Marks and The Turn
- 9 Jan 08, 07:00 AM
The great British shopper has kept our economy moving forward since the early 1990's.
But this autumn has seen a turning point. The high street boom is over.
The symbolic manifestation is today's dour trading statement for the 13 weeks to the end of December from the totemic market leader, Marks & Spencer.
Its chief executive, Stuart Rose, tells me that conditions in the clothing market are tougher than they’ve been for a decade – though he adds that there is a dual economy, with certain sectors like food faring better.
The most worrying numbers from Marks are those relating to general merchandise, or clothing and homeware.
In those areas, overall sales were down a fraction; and sales adjusting for new selling space, or like for like sales, were more than 3 per cent lower.
To achieve even that uninspiring performance, Marks had to charge 6 per cent less than in the previous year.
The savage deflation worked, in that shoppers bought more items. But the aggregate value of those items fell.
Marks and its rivals may well have to cut prices by even more this year, to prevent turnover from falling off a cliff - which should, at least, lessen the inflation anxieties at the Bank of England.
The picture in food was better - though Marks's food-sale stats will look worse than those of Tesco and Sainsbury (possibly because it doesn’t own petrol forecourts and can’t woo custom by offering cheap petrol).

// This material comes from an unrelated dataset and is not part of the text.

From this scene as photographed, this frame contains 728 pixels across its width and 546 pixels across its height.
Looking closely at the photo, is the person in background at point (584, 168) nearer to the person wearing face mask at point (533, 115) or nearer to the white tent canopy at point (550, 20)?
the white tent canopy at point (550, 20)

Does it all mean that Marks' remarkable recovery under Stuart Rose has stalled?
Will he join the ignominious roll-call of his immediate predecessors who tried and failed to restore the business to its post-War glory?
Well Marks’s share price has taken a battering in the past few weeks - and its market value is no longer spectacularly greater than what Philip Green said he would pay for the company in 2004 (though that’s to ignore a substantial share buyback).
But it would be premature to argue that M&S’s board may yet be shown to have been misguided when rebuffing Green.
Here are reasons why Rose and Marks probably deserve the benefit of the doubt.
1) The previous reversals at Marks over the past decade came when many of its competitors were doing well and the overall market wasn't in bad shape. This time, retail sales in general are flat and much of the competition is also in a mess.
2) Marks hasn't yet resorted to the kind of savage price-discounting we are seeing from its rivals. So it has ammunition in reserve.
3) It has the strongest balance sheet and best property portfolio on the high street. It is therefore better fortified than most for any worsening in the economic climate.
4) Marks has not yet had to sacrifice substantial profit margin. Its pre-tax profits for the year as a whole should still rise to something just over a billion pounds – though analysts will today reduce their profit forecasts by a few percent.
However, all that is simply to say that Marks may emerge as the best of a battered bunch. For most retailers in 2008, growth in sales, profits and cash-flow will be desperately elusive.
UPDATE 08:30AM: There has been a bloodbath of retailing shares this morning: M&S down 17 per cent (yikes), Debenhams down 10 per cent, Home Retail (Argos) 7 per cent lower, Burberry down 5 per cent, Kingfisher down 5 per cent, Kesa down 5 per cent, French Connection down 7 per cent, Smiths down 4 per cent, DSG down 4 per cent (they were already mullered in the previous few days), Next down 8 per cent (ditto), even Tesco down 3 per cent.
UPDATE 9:50AM: The Marks & Spencer share price is now 409p, just a hair’s breadth from the 400p per share which Green said he would pay for the company in the summer of 2004. It’s a fair comparison, because the subsequent buyback of shares by M&S was at less than 400p. This is potentially pretty embarrassing for Rose and the M&S board, given the colossal sums they’ve spent on modernising the stores and advertising.